Si en algo tenemos consenso es en que el crecimiento es indispensable para alcanzar una mayor prosperidad, así como para preservar la cohesión social. Varios creemos que el estallido social estuvo asociado con el fin de las expectativas de un futuro mejor, consecuencia natural del estancamiento económico.

El quiebre en nuestro crecimiento ha sido evidente. Mientras en los 20 años previos a la recesión mundial de 2008 crecíamos a un promedio de 6%, desde entonces no alcanzamos al 3%. Es clave notar que esa brusca desaceleración está fuertemente correlacionada con la aún más significativa ralentización de nuestro volumen de exportaciones, cuya alza pasó de 8% anual, en el primer período, a menos de medio punto porcentual por año desde la citada crisis mundial.

Es notorio también que esta pérdida de dinamismo comercial se inscribe en un fenómeno mundial generalizado. En efecto, el crecimiento del comercio mundial desaceleró a menos de la mitad entre estos dos períodos, las exportaciones de América Latina a la tercera parte y las del África subsahariana a la cuarta parte.

¿Y qué fue lo que pasó? Antes, acabada la Segunda Guerra, los países industriales experimentaron décadas de fuerte expansión económica, complementadas con la construcción del estado de bienestar, que mantenía la cohesión social y abría mayores oportunidades. Pero la crisis del petróleo, en el contexto de un elevado proteccionismo, puso fin a ese dinamismo. La caída de la cortina de hierro sería el broche final para que resurgiera una expansión, sin freno ni regulación, de la economía de mercado a todos los lugares del mundo. Chile, que había sufrido con el proteccionismo de la posguerra, se había abierto justo a tiempo cuando la globalización se volvió a abrir paso. Y se benefició marcadamente de esta nueva apertura -como antes ocurriera hacia fines del siglo XIX y comienzos del XX. Fueron los años en que la economía era empujada por las exportaciones y la inversión extranjera. Nuestra particular configuración económica hace que nos beneficiemos mucho con la globalización y suframos con el proteccionismo.

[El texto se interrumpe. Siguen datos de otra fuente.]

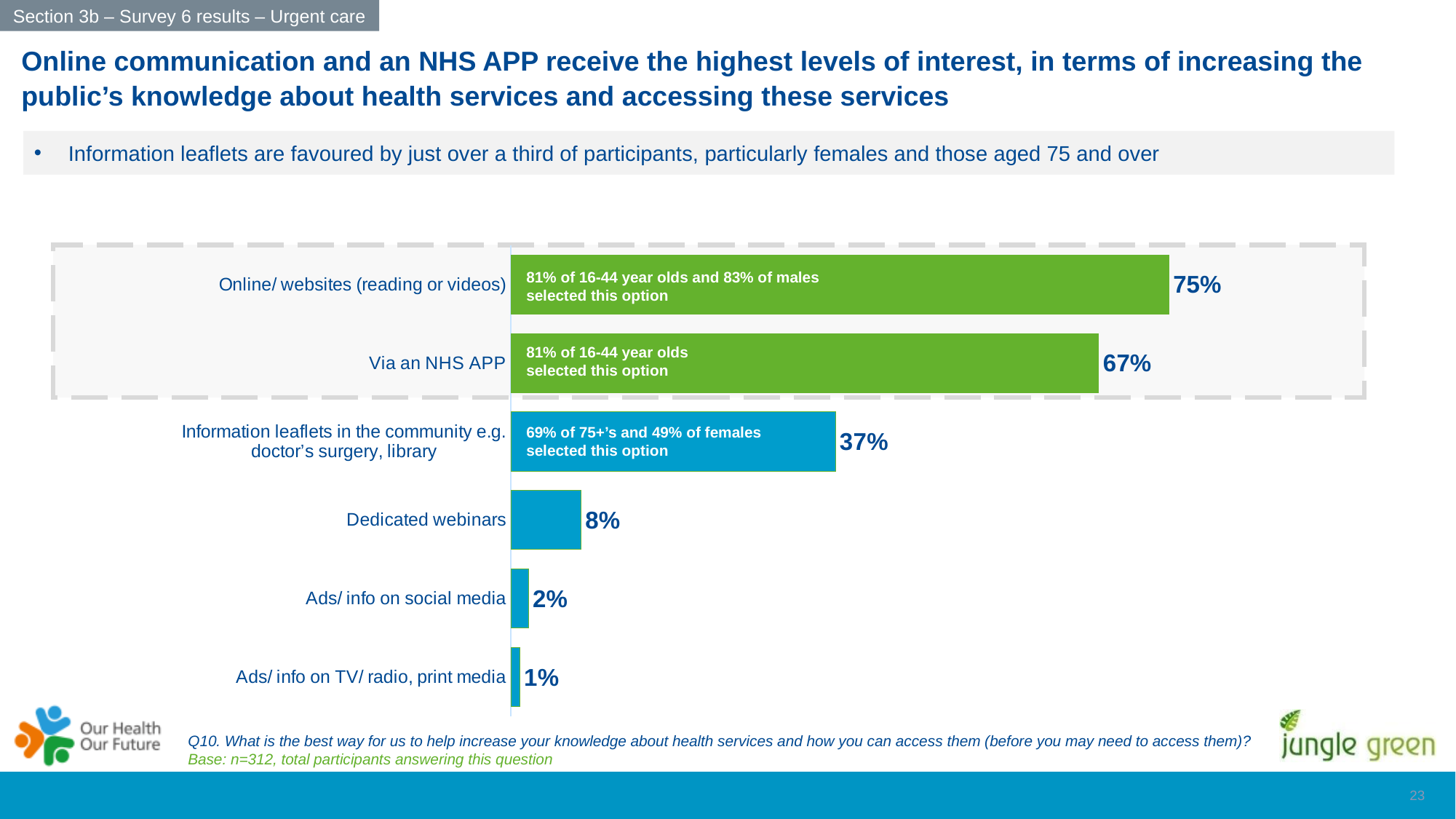
Which is larger: the value for 'Ads/ info on social media' or 'Ads/ info on TV/ radio, print media'? Ads/ info on social media What colour are the bars for the two highest categories, 'Online/ websites' and 'Via an NHS APP'? Green What percentage of participants selected 'Online/ websites (reading or videos)'? 75% Which category has the highest value in the chart? Online/ websites (reading or videos) What is the value for 'Dedicated webinars'? 8% What kind of chart is shown on the slide? Bar chart What percentage selected 'Information leaflets in the community e.g. doctor's surgery, library'? 37% What is the difference between the values for 'Online/ websites (reading or videos)' and 'Via an NHS APP'? 8% How many categories are shown in the chart? 6 What is the difference between 'Information leaflets in the community' and 'Dedicated webinars'? 29% What is the value shown for 'Via an NHS APP'? 67% Which category has the lowest value in the chart? Ads/ info on TV/ radio, print media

Pero esa expansión global confrontó sus propios excesos. Los capitales volaban con frenesí a las economías menos reguladas y donde la mano de obra era más barata. Los países industriales veían como se desplazaba su industria hacia el Tercer Mundo, con un severo perjuicio para las clases trabajadoras. Su distribución del ingreso se deterioró pues las ventajas de la globalización se concentraban en las grandes corporaciones y en los sectores de la sociedad con mayor capital humano. El arbitraje regulatorio y tributario escaló los riesgos. En suma, la globalización trajo problemas a las economías industriales, incrementó sus desigualdades y polarizó a su electorado. El tiro de gracia lo trajo la gran crisis de 2008 - producto también de la desregulación, esta vez del mercado financiero inmobiliario- y el remate la disrupción de las cadenas de suministro durante la pandemia. El proteccionismo (y el populismo) volvió a escena, con conceptos como el “near shoring” (abastécete cerca), la crisis del multilateralismo y la guerra comercial entre China y EE.UU. Nada de esto parece transitorio, entre otras cosas porque en EE.UU. tiene apoyo transversal.

¿Qué podemos hacer, habida cuenta que no está en nuestro poder remover el proteccionismo internacional? Tomemos la experiencia de Australia, Nueva Zelandia e Israel, por ejemplo, todas economías abiertas, distantes y de mercado interno limitado. Ellas resistieron de mejor forma el proteccionismo de la postguerra, a diferencia de nosotros y nuestros cercanos del Cono Sur, que vieron cómo se alejaba su nivel de vida respecto al de las economías industriales.

Bueno. Debemos mantener nuestra apertura y el rol del mercado, preservar nuestros equilibrios macroeconómicos e incrementar la eficiencia del Estado y la relevancia del gasto público. Pero también, siguiendo estos ejemplos, mejorar muy significativamente nuestra infraestructura y capital humano y potenciar la colaboración público-privada en el fomento de la innovación y la disponibilidad de capital de riesgo. Estos países prevalecieron porque pusieron el centro en la productividad, indispensable para ampliar acceso y conquistar nuevos mercados en un mundo con mayores barreras. Y para eso, digámoslo claramente, dotaron, a diferencia nuestra, al Estado de los recursos y musculatura requeridos para esa tarea.